Une forme de bilan de ces années
Ceux qui me connaissent bien savent que rien ne va jamais assez vite, assez loin, assez bien à mes yeux, mais tout de même, quand je regarde dans les rétroviseurs, malgré mes regrets de « pas assez » j’ai quand même quelques belles réalisations à mon actif !
3 ans de réunions: une dizaine au ministère de la Culture, 1 an de représentation de l’association au sein du Conseil Permanent des Ecrivains, des rendez-vous et rencontres avec des sociétés de services pour photographes plus ou moins respectueuses de ceux-ci. Toujours pour expliquer, faire entendre la voix des photographes et les défendre.
3 ans d’intervention en école de photo: des interventions avec la commission AdRec (que je vous invite à rejoindre !), élaborer un vrai plan d’intervention et un support moderne qui permette à ces interventions d’être dupliquées et homogènes malgré des intervenants différents.
3 ans de conférences: au congrès de l’UPP, au salon de la photo 2018 et 2019, en soirée UPP et même en région.
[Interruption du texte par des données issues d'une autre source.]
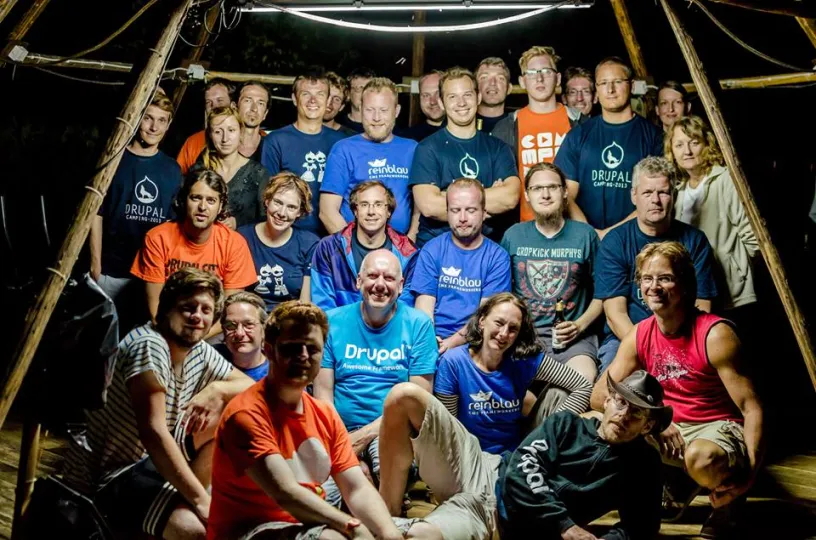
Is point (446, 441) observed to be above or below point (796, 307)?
below

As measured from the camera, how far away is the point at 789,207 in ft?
26.8

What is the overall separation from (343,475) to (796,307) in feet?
8.73

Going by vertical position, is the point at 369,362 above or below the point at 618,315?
below

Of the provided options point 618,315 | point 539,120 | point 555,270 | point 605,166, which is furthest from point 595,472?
point 539,120

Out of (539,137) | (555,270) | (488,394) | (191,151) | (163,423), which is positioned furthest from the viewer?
(191,151)

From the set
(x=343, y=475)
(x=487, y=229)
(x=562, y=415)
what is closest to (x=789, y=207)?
(x=487, y=229)

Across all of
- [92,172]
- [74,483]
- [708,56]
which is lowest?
[74,483]

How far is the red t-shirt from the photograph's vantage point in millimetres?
5047

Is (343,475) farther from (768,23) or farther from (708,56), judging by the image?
(768,23)

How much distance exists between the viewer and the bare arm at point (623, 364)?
17.3 ft

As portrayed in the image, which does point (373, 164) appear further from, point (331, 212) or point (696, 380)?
point (696, 380)

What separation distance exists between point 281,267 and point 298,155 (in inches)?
42.8

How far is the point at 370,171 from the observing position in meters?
6.87

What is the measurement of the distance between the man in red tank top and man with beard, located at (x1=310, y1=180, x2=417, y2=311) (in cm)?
177
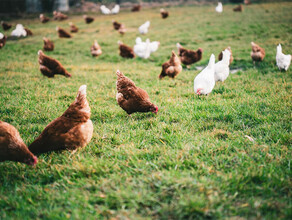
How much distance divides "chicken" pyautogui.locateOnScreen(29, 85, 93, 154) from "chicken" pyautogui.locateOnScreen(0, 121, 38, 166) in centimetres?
19

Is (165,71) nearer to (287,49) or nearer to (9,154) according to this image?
(9,154)

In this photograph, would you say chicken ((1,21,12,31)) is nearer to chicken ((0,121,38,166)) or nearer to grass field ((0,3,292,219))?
grass field ((0,3,292,219))

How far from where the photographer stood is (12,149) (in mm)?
2467

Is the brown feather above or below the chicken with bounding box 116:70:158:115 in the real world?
above

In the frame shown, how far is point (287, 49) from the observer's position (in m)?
8.34

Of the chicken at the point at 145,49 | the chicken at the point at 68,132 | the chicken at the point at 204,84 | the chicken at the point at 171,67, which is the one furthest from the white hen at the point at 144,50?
the chicken at the point at 68,132

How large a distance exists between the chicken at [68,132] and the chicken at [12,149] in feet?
0.63

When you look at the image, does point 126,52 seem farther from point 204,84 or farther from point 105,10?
point 105,10

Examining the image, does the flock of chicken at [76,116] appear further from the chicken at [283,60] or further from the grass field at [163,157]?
the grass field at [163,157]

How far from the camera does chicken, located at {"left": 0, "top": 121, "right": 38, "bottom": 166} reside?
8.06ft

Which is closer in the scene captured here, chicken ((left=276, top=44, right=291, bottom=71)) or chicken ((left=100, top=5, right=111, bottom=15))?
chicken ((left=276, top=44, right=291, bottom=71))

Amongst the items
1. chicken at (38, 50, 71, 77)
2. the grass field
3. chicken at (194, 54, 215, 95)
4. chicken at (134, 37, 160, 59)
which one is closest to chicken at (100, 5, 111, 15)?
chicken at (134, 37, 160, 59)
En gardant toujours la même idée en tête, diffuser l’information professionnelle au plus grand nombre de photographes… sur des thématiques essentiellement business, marketing et règlementaires qui ne plaisent pas trop « aux artistes » c’est vrai, mais toujours avec de très chouettes retours du public !
Un dossier douloureux mais nécéssaire: la modernisation du site internet de l’UPP. Cela répondait à une vraie demande, plus d’un millier d’emails échangés, un nombre indénombrables d’heures passées au téléphone avec Yann et Nedim, des réunions à n’en plus finir avec le prestataire… Alors certes son contenu nécessite encore d’être étoffé, mais sa structure est là, avec sa boutique en ligne, son adhésion en ligne, son moteur de recherche, et il appartient à ceux qui prendront sa suite !
Plein, plein, plein de paperasse, malgré mon désamour profond pour ça: des dossiers de demande de financement auprès de la SAIF et du ministère de la Culture, des recherches de partenariats, la remise à jour des articles « pro » du site internet, et puisque personne ne voulait le faire, c’est à la secrétaire générale que j’étais que le bébé est revenu !
Les dossiers juridiques de l’UPP, j’ai commencé par 11 rendez-vous (!) avec des avocats pour négocier des avantages pour les adhérents UPP et me familiariser avec leur monde, la récupération d’anciens documents juridiques perdus lors des cambriolages (auprès de Philippe Roy notamment: merci) et des dizaines d’emails envoyés à la DGFIP, à l’AGESSA.
Consciente de l’ampleur du dossier « juridique », j’ai ensuite insisté lourdement auprès du CA pour que l’UPP ait a nouveau un poste de juriste et un seul poste administration/communication dès le départ de Laurie. Il a fallu attendre celui de Sonia pour obtenir gain de cause, mais force est de constater que Stéphanie fournit aujourd’hui une masse de travail considérable et apporte un réel conseil à nos adhérents sur ces dossiers compliqués.
L’organisation à la mairie du 10ème de deux congrès de l’Union des Photographes Professionnels, en 2018 avec Nedim et Sonia et en 2019 avec Pierre Morel, Lucie et Stéphanie. Et vous n’imaginez pas tout le travail qu’il y a en amont de ces conférences, ces tables rondes, les lectures de portfolio organisées gratuitement au profit de tous les photographes adhérents ou non !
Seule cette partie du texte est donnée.